Partially supported by a NULab Seedling Grant.
This project explores whether a real-time sentiment index, constructed using the universe of Reuters news, can help in forecasting GDP and predicting extreme events, such as large reversal in capital flows, in emerging markets.
Compared to traditional Early Warning Systems (EWS), a key advantage of a news based sentiment index is its availability in real-time at a daily frequency. This is especially relevant for emerging market countries in which macroeconomic data are available with more considerable lags and often subject to larger revisions than in advanced economies.
Our news sentiment index is built using “bag-of-words” text analysis techniques, which allow us to extract a summary measure of the intensity of positive or negative tonality in any written piece of news. In this approach, texts are split into words (or groups of words) disregarding sentence structures, and the positivity (negativity) of each (group of) words is assessed using dictionaries. The advantage of such an approach, over-optimizing machine learning techniques, is to make the classification transparent, easily replicable, and independent of the corpus of texts used. Our sentiment index is based on an exhaustive panel of about 2 million news articles from Reuters covering 12 emerging market countries over the period 1991—2015.

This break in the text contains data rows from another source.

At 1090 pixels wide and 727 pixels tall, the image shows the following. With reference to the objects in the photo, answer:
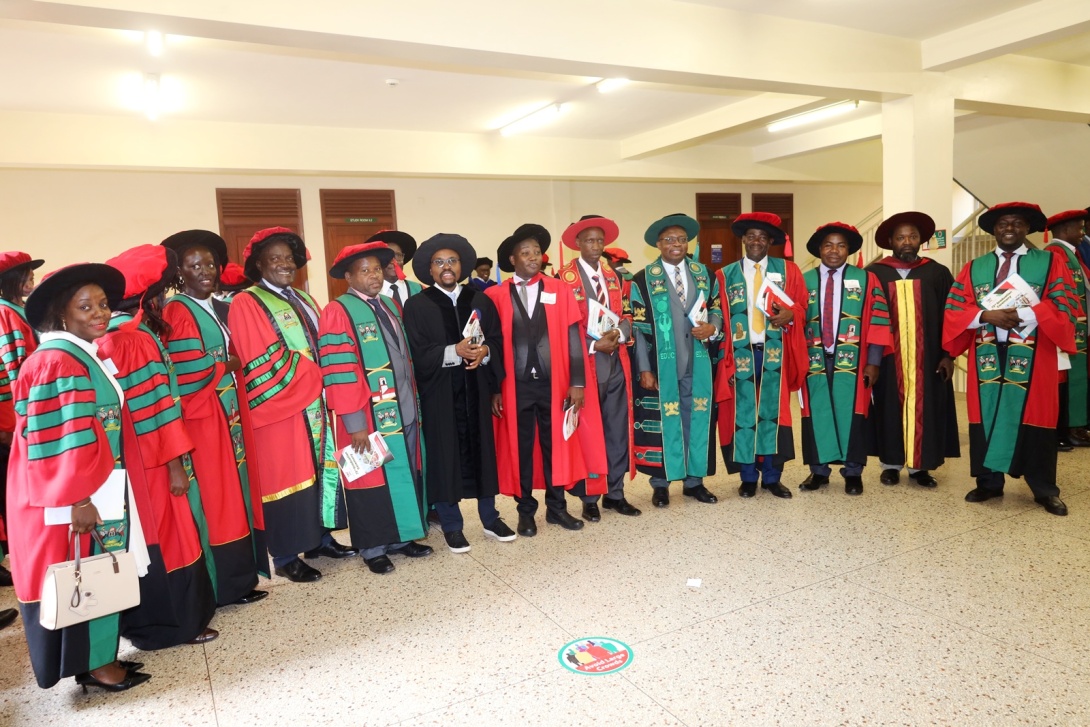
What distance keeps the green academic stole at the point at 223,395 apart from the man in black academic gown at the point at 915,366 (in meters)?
3.83

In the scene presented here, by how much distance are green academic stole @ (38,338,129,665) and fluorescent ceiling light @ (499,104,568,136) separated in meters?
6.19

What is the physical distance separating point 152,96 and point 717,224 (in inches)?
348

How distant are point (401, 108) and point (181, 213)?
318 cm

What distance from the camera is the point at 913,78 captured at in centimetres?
623

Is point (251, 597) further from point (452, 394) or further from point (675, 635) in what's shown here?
point (675, 635)

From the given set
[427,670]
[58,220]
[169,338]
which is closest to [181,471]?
[169,338]

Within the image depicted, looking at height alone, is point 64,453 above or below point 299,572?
above

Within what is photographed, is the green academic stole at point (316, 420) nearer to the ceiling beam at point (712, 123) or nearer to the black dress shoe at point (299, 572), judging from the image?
the black dress shoe at point (299, 572)

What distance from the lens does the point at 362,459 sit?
3.65m

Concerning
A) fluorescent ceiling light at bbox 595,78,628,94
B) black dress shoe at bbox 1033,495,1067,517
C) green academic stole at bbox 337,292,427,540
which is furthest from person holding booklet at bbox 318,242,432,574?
fluorescent ceiling light at bbox 595,78,628,94

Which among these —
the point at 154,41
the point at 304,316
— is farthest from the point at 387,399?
the point at 154,41

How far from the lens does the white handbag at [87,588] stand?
244 cm

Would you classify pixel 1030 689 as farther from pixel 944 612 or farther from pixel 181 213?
pixel 181 213

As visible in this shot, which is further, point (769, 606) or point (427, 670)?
point (769, 606)
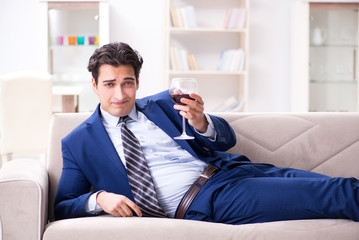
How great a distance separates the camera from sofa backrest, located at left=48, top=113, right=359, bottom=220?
2.08 meters

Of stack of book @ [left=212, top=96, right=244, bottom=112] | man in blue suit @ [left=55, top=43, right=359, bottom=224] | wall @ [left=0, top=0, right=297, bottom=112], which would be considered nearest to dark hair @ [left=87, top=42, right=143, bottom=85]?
man in blue suit @ [left=55, top=43, right=359, bottom=224]

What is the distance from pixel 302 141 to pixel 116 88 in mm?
895

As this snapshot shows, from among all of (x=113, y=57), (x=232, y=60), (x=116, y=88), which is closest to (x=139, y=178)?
(x=116, y=88)

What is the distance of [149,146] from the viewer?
1855 millimetres

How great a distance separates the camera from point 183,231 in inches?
60.1

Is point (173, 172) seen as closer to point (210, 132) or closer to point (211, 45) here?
point (210, 132)

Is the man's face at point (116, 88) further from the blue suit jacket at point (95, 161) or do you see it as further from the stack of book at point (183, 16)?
the stack of book at point (183, 16)

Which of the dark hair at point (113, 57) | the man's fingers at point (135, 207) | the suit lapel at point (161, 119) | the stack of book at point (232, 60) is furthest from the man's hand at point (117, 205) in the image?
the stack of book at point (232, 60)

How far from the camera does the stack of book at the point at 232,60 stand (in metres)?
4.88

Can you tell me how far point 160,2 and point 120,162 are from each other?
3.70 m

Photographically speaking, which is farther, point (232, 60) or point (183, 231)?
point (232, 60)

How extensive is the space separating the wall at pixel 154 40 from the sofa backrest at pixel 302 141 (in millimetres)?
3101

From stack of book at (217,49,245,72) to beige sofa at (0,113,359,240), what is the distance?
2.86 m

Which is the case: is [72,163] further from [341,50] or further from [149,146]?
[341,50]
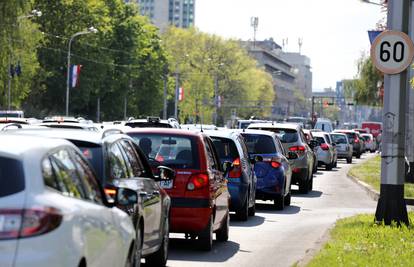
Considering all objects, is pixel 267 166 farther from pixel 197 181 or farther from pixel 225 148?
pixel 197 181

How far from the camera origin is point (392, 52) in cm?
1762

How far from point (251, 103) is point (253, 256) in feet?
447

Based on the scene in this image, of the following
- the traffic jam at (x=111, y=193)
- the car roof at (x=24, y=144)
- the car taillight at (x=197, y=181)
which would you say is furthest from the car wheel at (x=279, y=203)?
the car roof at (x=24, y=144)

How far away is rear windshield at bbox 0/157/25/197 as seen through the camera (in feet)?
22.1

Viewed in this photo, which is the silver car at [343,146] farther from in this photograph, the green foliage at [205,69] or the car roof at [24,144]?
the green foliage at [205,69]

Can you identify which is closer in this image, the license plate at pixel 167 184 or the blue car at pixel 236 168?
the license plate at pixel 167 184

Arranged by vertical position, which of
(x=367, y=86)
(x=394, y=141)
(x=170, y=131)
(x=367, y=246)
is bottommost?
(x=367, y=246)

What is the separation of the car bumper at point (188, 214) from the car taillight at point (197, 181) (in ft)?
0.54

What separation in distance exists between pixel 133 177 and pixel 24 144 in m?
3.73

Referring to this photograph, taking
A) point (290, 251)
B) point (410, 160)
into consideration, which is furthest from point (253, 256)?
point (410, 160)

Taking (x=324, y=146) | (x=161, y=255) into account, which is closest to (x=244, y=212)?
(x=161, y=255)

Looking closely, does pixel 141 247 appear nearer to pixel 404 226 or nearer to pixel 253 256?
pixel 253 256

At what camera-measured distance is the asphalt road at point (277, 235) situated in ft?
45.5

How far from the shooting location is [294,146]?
3005cm
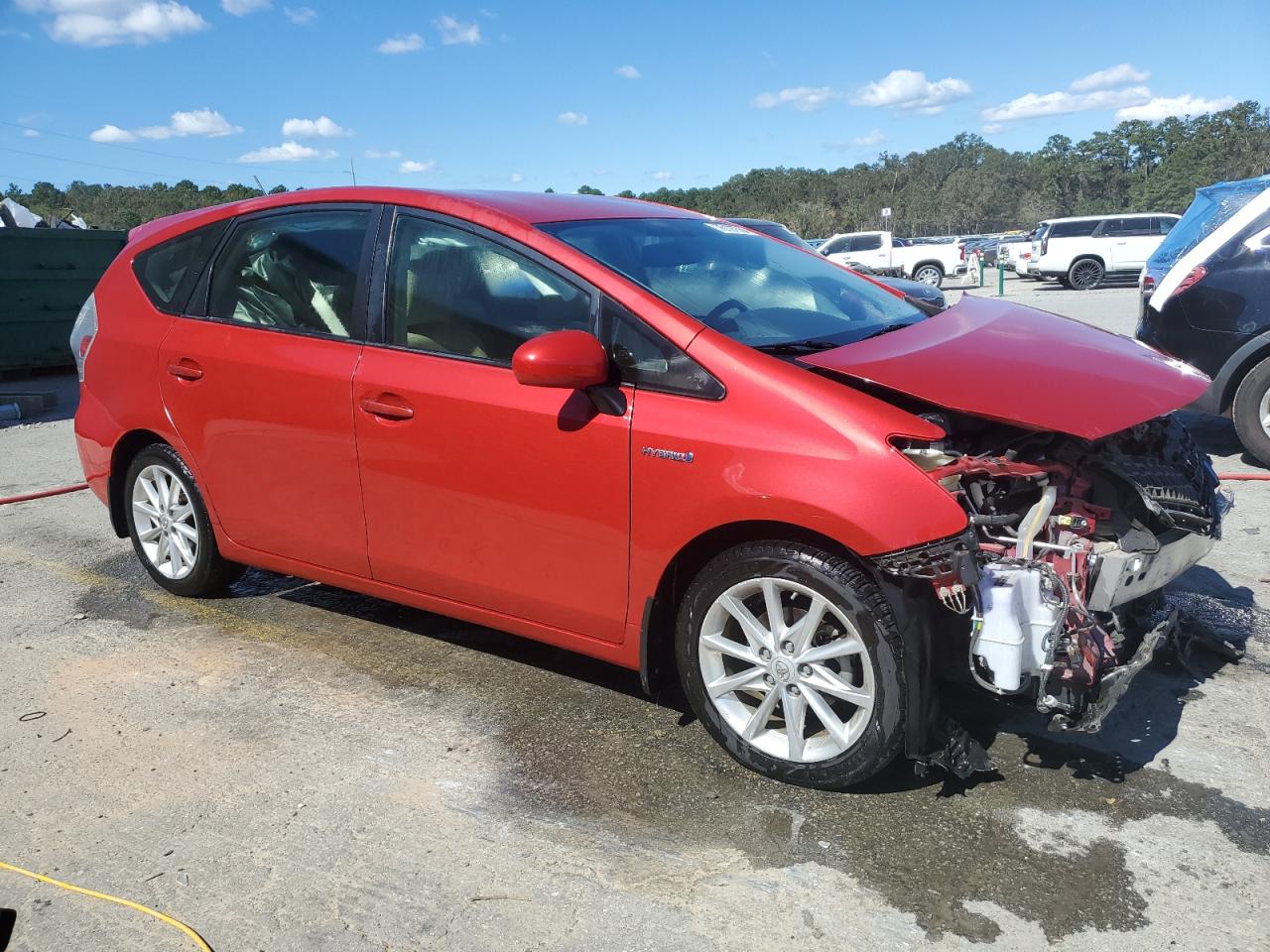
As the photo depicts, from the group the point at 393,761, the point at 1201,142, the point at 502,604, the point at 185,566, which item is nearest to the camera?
the point at 393,761

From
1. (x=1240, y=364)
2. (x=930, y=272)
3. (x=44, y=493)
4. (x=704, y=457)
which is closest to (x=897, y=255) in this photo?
(x=930, y=272)

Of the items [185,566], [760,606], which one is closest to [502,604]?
[760,606]

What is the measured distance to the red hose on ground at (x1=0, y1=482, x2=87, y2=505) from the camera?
22.5 ft

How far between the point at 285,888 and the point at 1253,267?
640 cm

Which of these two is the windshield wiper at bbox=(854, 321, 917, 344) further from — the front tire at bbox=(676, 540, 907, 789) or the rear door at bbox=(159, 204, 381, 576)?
the rear door at bbox=(159, 204, 381, 576)

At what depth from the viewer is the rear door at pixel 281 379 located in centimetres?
385

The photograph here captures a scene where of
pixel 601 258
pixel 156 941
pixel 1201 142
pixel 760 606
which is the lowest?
pixel 156 941

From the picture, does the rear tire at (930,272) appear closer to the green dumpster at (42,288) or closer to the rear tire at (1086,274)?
the rear tire at (1086,274)

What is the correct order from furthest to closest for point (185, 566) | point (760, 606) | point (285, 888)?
point (185, 566) < point (760, 606) < point (285, 888)

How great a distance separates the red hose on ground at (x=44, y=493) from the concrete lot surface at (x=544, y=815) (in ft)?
9.49

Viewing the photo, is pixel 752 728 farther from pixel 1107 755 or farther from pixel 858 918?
pixel 1107 755

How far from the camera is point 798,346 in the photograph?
334 centimetres

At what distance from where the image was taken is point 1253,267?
6.43 m

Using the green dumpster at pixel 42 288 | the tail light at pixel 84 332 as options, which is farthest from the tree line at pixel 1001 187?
the tail light at pixel 84 332
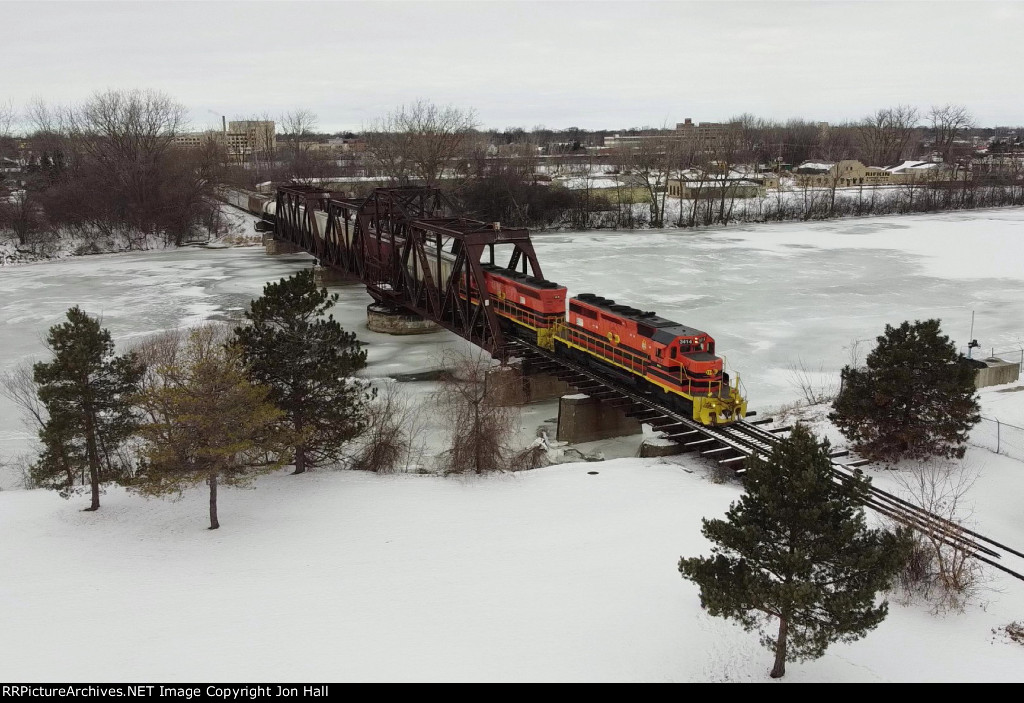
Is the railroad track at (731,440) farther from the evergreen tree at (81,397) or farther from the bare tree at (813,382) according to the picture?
the evergreen tree at (81,397)

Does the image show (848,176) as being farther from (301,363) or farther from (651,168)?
(301,363)

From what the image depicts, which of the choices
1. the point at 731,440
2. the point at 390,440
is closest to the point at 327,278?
the point at 390,440

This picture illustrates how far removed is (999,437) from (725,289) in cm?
3379

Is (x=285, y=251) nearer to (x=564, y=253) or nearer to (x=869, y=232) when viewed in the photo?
(x=564, y=253)

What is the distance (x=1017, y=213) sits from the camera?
11412cm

Assessing its predictive ability, we find that the news sentiment index systemically improves GDP forecast over that of Consensus forecasts, both in panel and country-by-country regression framework. The reduction in Root Mean Square Error (RMSE) over our benchmark, is, on average, 12% but can be considerably more for some countries. The news sentiment index also improves the forecasting ability of the traditional EWS model, both in fixed effect panel regressions and in country-by-country regressions. In particular, using the sentiment index, one could predict more accurately the sudden stops associated with the East Asian Crises of the late 1990s.
In addition to contributing to a recent and fast-growing literature which relates information extracted from text to economic and financial variables, this project contributes to the early warning signal literature and shows that exploiting information in big data—in particular in the mass of news and articles—can help institutions anticipate extreme events.
An interactive visualization is available here.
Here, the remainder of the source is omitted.